# Deck lid insert



## CullmanR452 (Jan 14, 2010)

what do you guys think i bought an extra panel to try it out and am not sure.


----------



## cain5.7 (Dec 23, 2010)

like :cool.... where did u pick that up at?


----------



## jpalamar (Jul 22, 2008)

Looks good. Guessing that a PBM insert?


----------



## ALKYGTO (Mar 29, 2010)

If I use my imagination, I can clearly see that is a beautiful addition to your GTO. 

Seriously, post a better pic please.


----------



## Poncho Dan (Jun 30, 2009)

When I build a CF trunk lid, I'm going to make that all one solid piece, and french out the seams.


----------



## Ol' Yeller (Mar 4, 2010)

I think it looks best stock, but it can look good.. (not my car)


----------



## Red Bearded Goat (Mar 19, 2007)

Ol' Yeller said:


> I think it looks best stock, but it can look good.. (not my car)


That POS looks familiar..... 



































































LOL... cause that panel was previously mounted on this trunk..


----------



## Ol' Yeller (Mar 4, 2010)

lol. I remember hauling those trunks around while taking another pos down to nick williams...


----------



## CullmanR452 (Jan 14, 2010)

cain5.7 said:


> like :cool.... where did u pick that up at?





jpalamar said:


> Looks good. Guessing that a PBM insert?

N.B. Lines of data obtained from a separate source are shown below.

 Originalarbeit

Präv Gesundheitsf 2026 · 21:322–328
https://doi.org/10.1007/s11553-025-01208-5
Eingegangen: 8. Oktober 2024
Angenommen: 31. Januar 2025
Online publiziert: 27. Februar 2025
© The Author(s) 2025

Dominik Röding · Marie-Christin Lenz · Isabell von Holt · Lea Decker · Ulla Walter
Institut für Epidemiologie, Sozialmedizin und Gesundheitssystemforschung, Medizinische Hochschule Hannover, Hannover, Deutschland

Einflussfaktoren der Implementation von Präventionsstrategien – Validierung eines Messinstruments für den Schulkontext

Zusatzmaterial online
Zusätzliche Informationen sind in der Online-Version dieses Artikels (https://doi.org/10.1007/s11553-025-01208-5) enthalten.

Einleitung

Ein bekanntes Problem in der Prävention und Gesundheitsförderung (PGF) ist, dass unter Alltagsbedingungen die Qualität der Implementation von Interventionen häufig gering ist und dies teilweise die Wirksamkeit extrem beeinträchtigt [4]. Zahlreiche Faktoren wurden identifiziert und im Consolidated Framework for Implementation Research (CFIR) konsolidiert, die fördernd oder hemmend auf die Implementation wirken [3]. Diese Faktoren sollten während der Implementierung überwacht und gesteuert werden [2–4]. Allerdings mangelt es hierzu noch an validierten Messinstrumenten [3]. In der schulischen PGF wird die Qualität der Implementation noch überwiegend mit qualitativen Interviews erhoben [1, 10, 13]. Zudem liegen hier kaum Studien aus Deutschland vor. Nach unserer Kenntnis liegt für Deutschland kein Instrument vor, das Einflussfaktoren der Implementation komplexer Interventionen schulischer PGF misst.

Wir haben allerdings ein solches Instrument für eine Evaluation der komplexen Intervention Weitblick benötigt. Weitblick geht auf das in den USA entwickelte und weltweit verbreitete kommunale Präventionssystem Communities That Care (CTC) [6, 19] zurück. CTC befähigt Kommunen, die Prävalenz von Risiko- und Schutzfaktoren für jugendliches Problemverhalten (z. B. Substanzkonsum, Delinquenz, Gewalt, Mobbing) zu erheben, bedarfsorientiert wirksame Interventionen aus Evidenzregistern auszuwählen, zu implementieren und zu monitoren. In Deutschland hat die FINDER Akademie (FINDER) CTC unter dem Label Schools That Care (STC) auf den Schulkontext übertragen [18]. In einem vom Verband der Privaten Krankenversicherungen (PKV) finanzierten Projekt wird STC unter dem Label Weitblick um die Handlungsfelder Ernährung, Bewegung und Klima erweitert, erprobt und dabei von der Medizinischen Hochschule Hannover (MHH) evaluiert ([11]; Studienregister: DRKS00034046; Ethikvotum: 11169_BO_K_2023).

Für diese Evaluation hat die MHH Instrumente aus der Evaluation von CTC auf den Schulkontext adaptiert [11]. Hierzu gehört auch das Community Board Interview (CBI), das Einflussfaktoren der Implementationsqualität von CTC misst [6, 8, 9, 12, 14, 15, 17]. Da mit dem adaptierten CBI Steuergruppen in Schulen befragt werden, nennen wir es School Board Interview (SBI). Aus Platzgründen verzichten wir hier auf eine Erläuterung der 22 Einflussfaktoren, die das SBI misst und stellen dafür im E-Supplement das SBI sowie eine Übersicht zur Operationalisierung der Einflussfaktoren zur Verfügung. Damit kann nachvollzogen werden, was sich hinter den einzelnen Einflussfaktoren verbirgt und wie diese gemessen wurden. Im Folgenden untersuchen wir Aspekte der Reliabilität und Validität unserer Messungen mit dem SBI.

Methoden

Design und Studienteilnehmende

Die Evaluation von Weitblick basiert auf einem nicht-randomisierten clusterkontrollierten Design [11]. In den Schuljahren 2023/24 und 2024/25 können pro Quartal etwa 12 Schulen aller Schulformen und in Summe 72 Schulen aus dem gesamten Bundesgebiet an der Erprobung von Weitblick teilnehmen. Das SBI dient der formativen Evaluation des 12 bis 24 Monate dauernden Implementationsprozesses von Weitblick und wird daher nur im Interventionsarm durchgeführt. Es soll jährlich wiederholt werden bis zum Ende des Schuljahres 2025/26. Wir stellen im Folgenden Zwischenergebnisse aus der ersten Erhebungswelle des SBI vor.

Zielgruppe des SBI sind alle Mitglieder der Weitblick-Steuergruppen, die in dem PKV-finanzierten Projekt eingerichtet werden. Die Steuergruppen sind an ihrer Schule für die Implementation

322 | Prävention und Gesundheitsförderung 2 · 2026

i actually found a guy parting out his car that hit a tree on craigslist. paid like 100$ for the whole deck lid minus the spoiler.

it was cgm when i got it and i used flat balck krylon I had planned on getting it professionally painted but it came out so perfect with the rattle can its still on there now


----------



## 8mydust05 (Aug 29, 2011)

I have seen a Yellow Jacket here in town that had a similar setup and it looked GREAT.


----------



## Falco21 (May 11, 2010)

Racoon Mod. 

To each his own.


----------



## cpr (Aug 3, 2006)

*Great look, more vintage muscle look!!*

Well i like that look as my GTO has


----------



## 87GN06GTO07IRL (Aug 10, 2009)

^^^I like what yours has under the hood!


----------



## Falco21 (May 11, 2010)

What are those 2 circles in the rear?


----------



## ZEIKE524 (Dec 28, 2010)

^Yeah is it dumped and thats just a cop deterent fake looking tips?


----------



## HP11 (Apr 11, 2009)

Falco21 said:


> What are those 2 circles in the rear?





ZEIKE524 said:


> ^Yeah is it dumped and thats just a cop deterent fake looking tips?


Those look like SuperTrapp exhaust tips. They're adjustable for sound and the manufacturer also claims that they are also tuneable powerwise by adding or removing stainless plates.


----------



## Falco21 (May 11, 2010)

That looks terrible lol 

Just being honest


----------



## OmikronPhi (Jul 24, 2009)

I've seen the insert with the lights on it (VX Commodore/Calais Garnish panel)...I've only seen in on a Torrid Red 04 but it looked really good...been trying to find out how to get a decent one to the states


----------